Progressively Free SHS Programme: 120,000 Boarders To Benefit

About 120,000 boarding students in senior high schools (SHSs) will benefit from the government’s progressively free SHS programme starting from the 2016/2017 academic year.
 
The beneficiaries will be those of parents or families that cannot pay the school fees of their children and wards.

They include students from poor homes, those whose parents are HIV patients and disabled, as well as those from families benefiting from the Livelihood Empowerment Against Poverty (LEAP) programme.

The Deputy Minister of Education in charge of Pre-tertiary, Mr Alex Kyeremeh, in an interview, said the package would also cover students from rural and deprived areas, as well as orphans.

He said the figure was in addition to the 320,000 day SHS students who started enjoying the package last year.

The deputy minister explained that the package would cover every item on the fee list except parent-teacher association (PTA) levies and others agreed on between parents and school administrations to help the children.

Social intervention

He said the decision to extend the free SHS policy to those categories of students was part of the government’s social intervention programme to ensure that lack of funds would not be an excuse for a student to be out of school.

“It is a social intervention.

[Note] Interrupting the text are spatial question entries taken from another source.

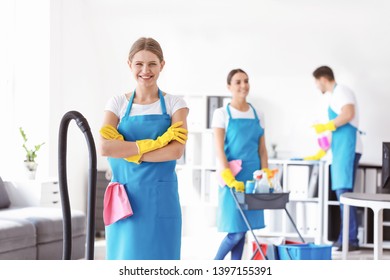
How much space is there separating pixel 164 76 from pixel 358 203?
6.65 ft

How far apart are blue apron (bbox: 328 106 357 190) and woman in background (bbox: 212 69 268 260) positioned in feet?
3.05

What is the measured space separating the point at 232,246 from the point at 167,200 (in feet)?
4.18

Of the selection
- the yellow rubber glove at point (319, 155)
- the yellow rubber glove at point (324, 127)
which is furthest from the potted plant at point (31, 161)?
the yellow rubber glove at point (319, 155)

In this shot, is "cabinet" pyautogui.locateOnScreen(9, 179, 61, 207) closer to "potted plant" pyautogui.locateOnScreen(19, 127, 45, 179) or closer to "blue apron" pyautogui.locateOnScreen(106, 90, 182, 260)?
"potted plant" pyautogui.locateOnScreen(19, 127, 45, 179)

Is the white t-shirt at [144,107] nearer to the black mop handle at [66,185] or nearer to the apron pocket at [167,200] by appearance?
the apron pocket at [167,200]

We want to target those who can’t pay, so that the state will have to pay for them in order not to become a burden on society in future,” he said.

Mr Kyeremeh announced that the modalities for qualification would be published for the attention of the public.

He said the success of the programme would warrant an increase in the amount to be spent for more children in that category to benefit from it because “we are enjoined by Education for All to give equity in terms of education at all levels”.

He said Ghana was enjoined by international conventions to take care of such children, adding that it was unacceptable that because a child was from a poor family, he or she had to drop out of school.

“It is the duty of the state to take care of children, no matter where these children are coming from, because they are going to build the better Ghana for us,” he said. 

Funding

Asked how the government would fund the policy, he said the extension of the package to cover boarding students was factored into the 2016 budget and, therefore, funding should not be an issue.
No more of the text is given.